Small business restructuring
Case study - A real life SBR success

A small business was saved from financial hardship through Small Business Restructuring. Brendan Giles, our principal, guides you through the practical impact and path to recovery in a real-life case study. Subscribe to stay up-to-date on the latest insolvency, bankruptcy and finance information from Worrells.

Transcript

Let's finish off with a practical example of how this process can work for a small business. We're going to look at an NDIS provider that Worrells in Western Sydney helped. They had 54 employees and around 250 clients. During COVID, they maintained their staff; they'd done what they thought was the right thing and what the government wanted them to do. 

As a result, they'd got a bit behind on their tax and they ended up with a tax debt of around $400,000 to $420,000. They had a few other minor creditors, but nothing significant compared to the ATO debt. They entered into a payment plan with them at $17,000 a month, and that just wasn't a viable plan for them. They just couldn't afford that. 

The business had somewhere between $12,000 and $15,000 of free cash flow a month, so it just didn't have the money to pay $17,000 every month. It wasn't an option for them. So what they came to us originally to do was to put the company into liquidation. They thought, "We just can't proceed like this. We're going backwards. We need to wind it up." But they were a perfect candidate for small business restructuring. 

The way we dealt with that was putting forward a proposal to the ATO based upon a cash flow forecast and an estimate of what the business could afford over the future. The proposal was ultimately put to the creditors, which was a payment of $120,000 made by way of $10,000 a month for 12 months. That meant the company wasn't tied up for too long, and it was an affordable amount. 

They still had a bit of wiggle room based on free cash flow in their forecasts to enable them to make sure they could make those payments, even if something went a little bit wrong and they fell short on what they were projecting. That proposal was accepted by the ATO and the other main creditor, and that plan has recently completed. 

So, they completed their 12 months of payments, they've made all of them on time, and we've made a distribution to the creditors of just over 30 cents in the dollar, which is not the best return from the perspective of "I want all my money," but an excellent return in an insolvency situation and a much better return than creditors would have got if this company had gone into liquidation.
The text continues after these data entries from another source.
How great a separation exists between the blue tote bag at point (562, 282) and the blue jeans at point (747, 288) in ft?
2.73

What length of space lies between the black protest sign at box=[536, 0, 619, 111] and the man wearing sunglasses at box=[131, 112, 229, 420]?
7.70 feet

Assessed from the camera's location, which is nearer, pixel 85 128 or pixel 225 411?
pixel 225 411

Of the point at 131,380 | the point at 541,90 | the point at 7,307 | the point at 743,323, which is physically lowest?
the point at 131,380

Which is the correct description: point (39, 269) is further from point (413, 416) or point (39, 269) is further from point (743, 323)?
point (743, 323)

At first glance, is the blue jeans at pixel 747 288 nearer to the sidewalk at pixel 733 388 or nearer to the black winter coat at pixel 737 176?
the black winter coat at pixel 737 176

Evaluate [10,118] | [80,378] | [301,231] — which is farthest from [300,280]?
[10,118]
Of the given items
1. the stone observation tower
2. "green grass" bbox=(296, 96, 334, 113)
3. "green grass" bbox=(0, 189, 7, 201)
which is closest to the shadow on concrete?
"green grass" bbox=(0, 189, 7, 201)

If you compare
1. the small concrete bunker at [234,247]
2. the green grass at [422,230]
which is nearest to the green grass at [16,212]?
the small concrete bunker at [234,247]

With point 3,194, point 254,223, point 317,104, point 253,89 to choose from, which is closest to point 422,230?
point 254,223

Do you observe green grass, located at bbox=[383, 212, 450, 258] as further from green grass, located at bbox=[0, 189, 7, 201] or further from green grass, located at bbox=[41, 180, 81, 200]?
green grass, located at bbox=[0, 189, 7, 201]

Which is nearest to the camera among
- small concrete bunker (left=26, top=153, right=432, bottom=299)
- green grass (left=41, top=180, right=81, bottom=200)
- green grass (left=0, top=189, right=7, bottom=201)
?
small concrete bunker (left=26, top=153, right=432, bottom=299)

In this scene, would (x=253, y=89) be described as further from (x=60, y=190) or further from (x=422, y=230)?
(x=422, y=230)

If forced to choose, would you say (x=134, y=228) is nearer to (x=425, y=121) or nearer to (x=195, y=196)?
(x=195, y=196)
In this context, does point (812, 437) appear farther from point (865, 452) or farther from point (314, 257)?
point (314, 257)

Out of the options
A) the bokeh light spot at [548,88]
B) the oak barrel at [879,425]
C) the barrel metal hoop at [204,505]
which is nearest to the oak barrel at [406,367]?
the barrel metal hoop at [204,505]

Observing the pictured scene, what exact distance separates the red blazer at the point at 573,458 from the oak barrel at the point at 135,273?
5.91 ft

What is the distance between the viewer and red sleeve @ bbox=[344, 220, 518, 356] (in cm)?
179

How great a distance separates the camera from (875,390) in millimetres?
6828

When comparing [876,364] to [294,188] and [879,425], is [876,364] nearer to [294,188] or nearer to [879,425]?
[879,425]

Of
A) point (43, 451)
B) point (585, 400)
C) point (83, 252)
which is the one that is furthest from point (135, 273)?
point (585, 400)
And on top of that, we got to save 54 jobs. 

Those jobs continue, those people continue with employment, and the customers of that NDIS provider don't get the interruption that would have happened if that business had ceased trading. So, it's a practical example of how the process can benefit everybody. The creditors got more than they would have otherwise got, the business gets to continue and the employees get to keep their jobs. It's a win-win-win situation in this case.